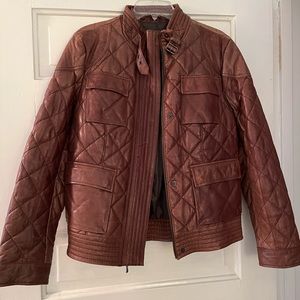 Eddie Bauer Leather Bomber Jacket. Size medium. Excellent condition. Beautiful!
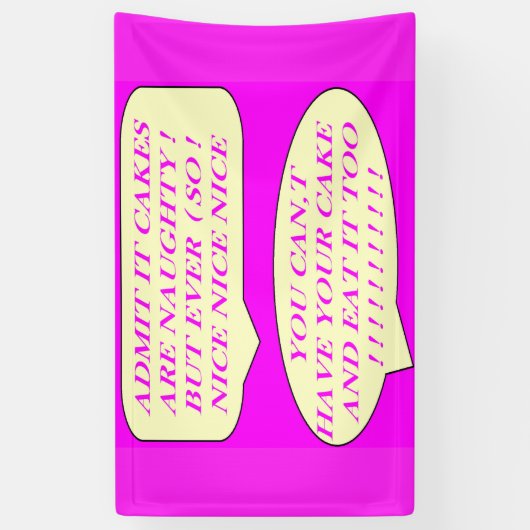 De koekjes zijn mooi gemaakt voor de liefhebbers v spandoek (Verticaal)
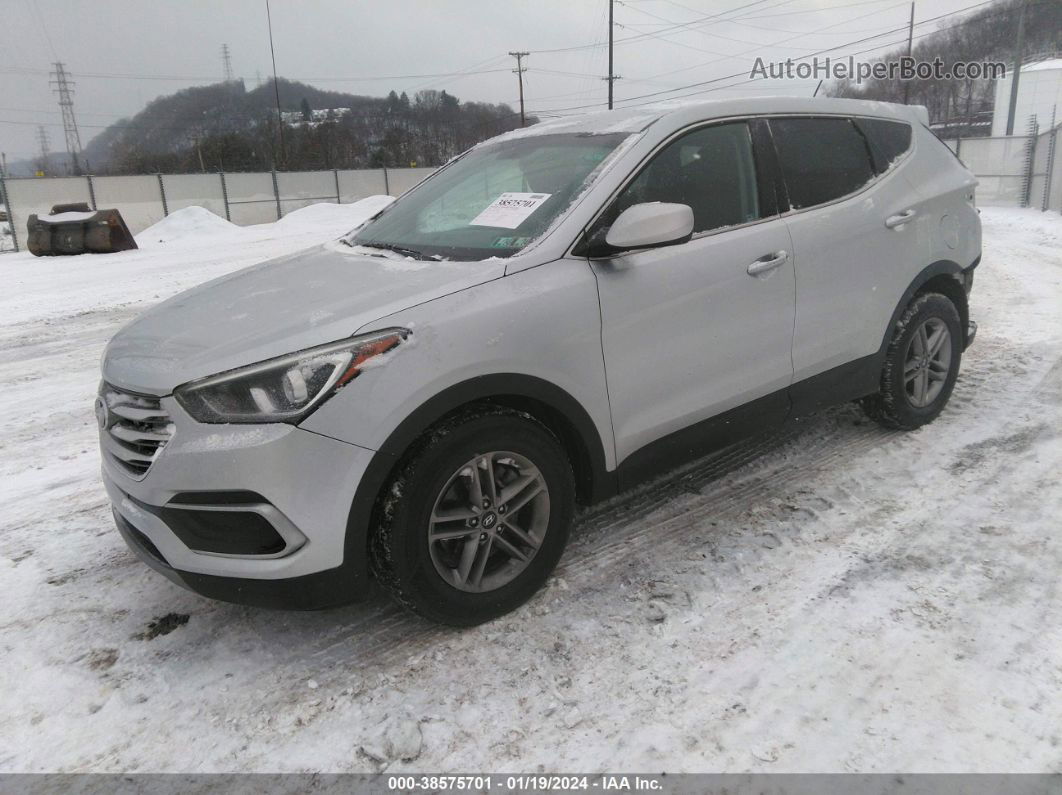 2018 Hyundai Santa Fe Sport 2.4l Silver vin: 5XYZTDLB6JG566954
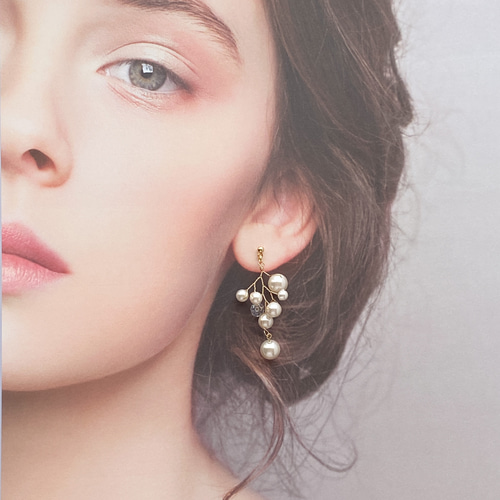 ♡ 美品 ♡ ベビーパール K18 ピンク雫 ネックレス ＆ ピアス ゆらゆら雫 RainbowGirl（アクセサリー） ネックレス レディース しずく 雫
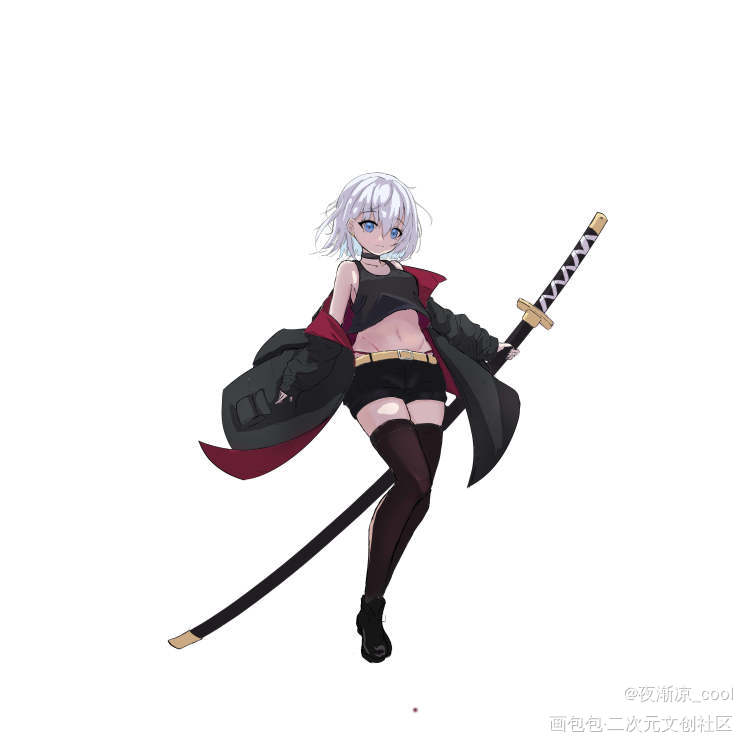 一天一张无偿草立（1/365）_板绘涂摸鱼页立绘求估价画画粉福绘画练习无偿板绘绘画绘画作品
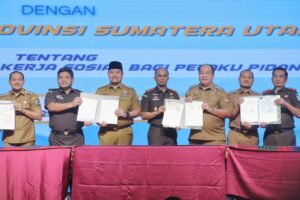 Perkuat Komitmen Restorative Justice, Bupati Asahan Hadiri Penandatanganan MoU/PKS di Medan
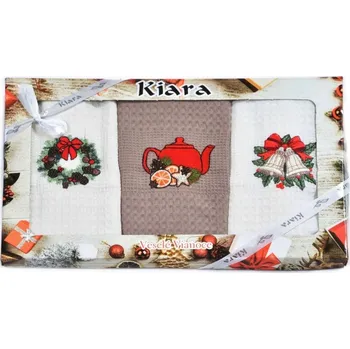 Utěrka Praktik Vánoční dárková sada utěrek 50x70 cm Červená konvička - 3 ks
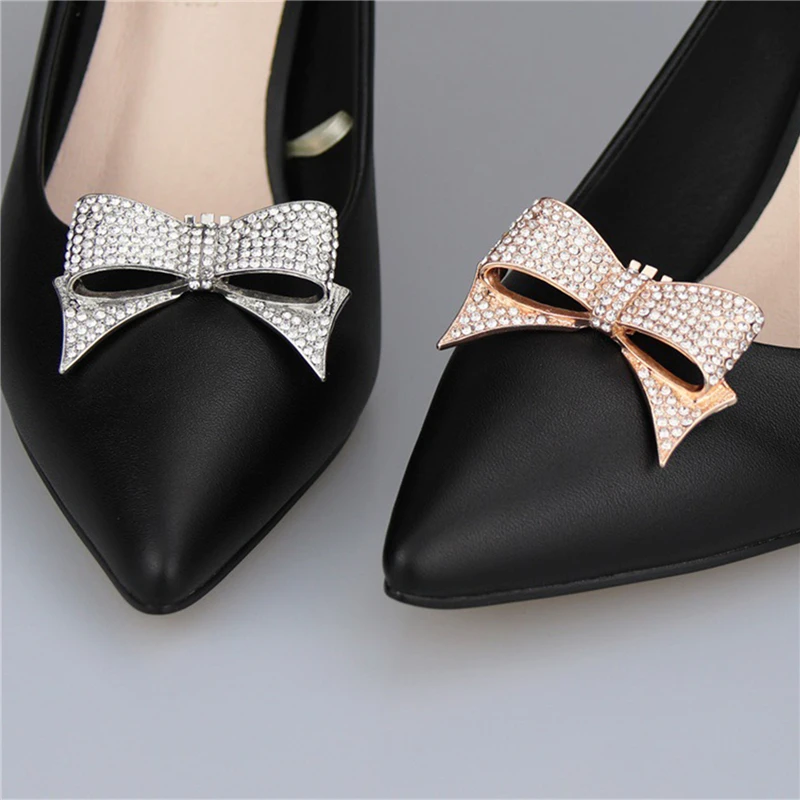 

1 PCS Bow Shoe Clips Removable Shoe Charms Bowknot Shoes Jewelry Decorative Shoe Accessories for Women Wedding Shoes Decoration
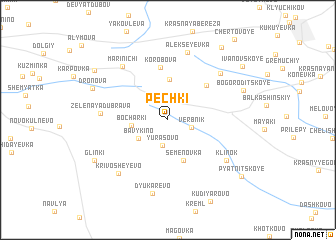 map of Pechki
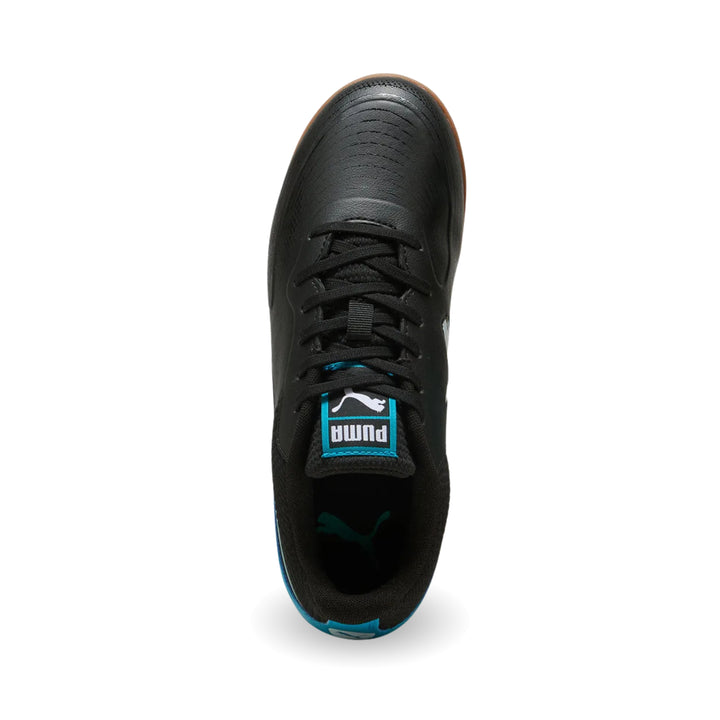 Puma Truco lll Jr Indoor Shoes - Black / Aquatic Tropical Blue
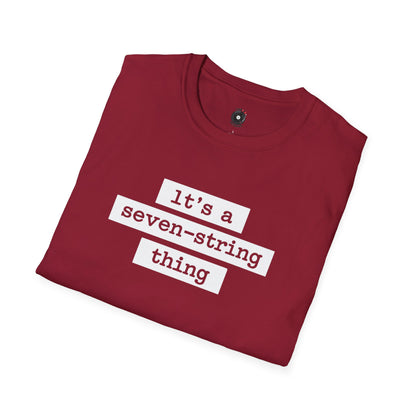 "It's a seven-string thing" in highlight graphic.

# Your assignment
The result should be the listing above, restated exactly, with no pictures in it.

# Solution to this task
 Eddie Bauer Leather Bomber Jacket. Size medium. Excellent condition. Beautiful!
 De koekjes zijn mooi gemaakt voor de liefhebbers v spandoek (Verticaal)
 2018 Hyundai Santa Fe Sport 2.4l Silver vin: 5XYZTDLB6JG566954
 ♡ 美品 ♡ ベビーパール K18 ピンク雫 ネックレス ＆ ピアス ゆらゆら雫 RainbowGirl（アクセサリー） ネックレス レディース しずく 雫
 一天一张无偿草立（1/365）_板绘涂摸鱼页立绘求估价画画粉福绘画练习无偿板绘绘画绘画作品
 Perkuat Komitmen Restorative Justice, Bupati Asahan Hadiri Penandatanganan MoU/PKS di Medan
 Utěrka Praktik Vánoční dárková sada utěrek 50x70 cm Červená konvička - 3 ks

1 PCS Bow Shoe Clips Removable Shoe Charms Bowknot Shoes Jewelry Decorative Shoe Accessories for Women Wedding Shoes Decoration
 map of Pechki
 Puma Truco lll Jr Indoor Shoes - Black / Aquatic Tropical Blue
 "It's a seven-string thing" in highlight graphic.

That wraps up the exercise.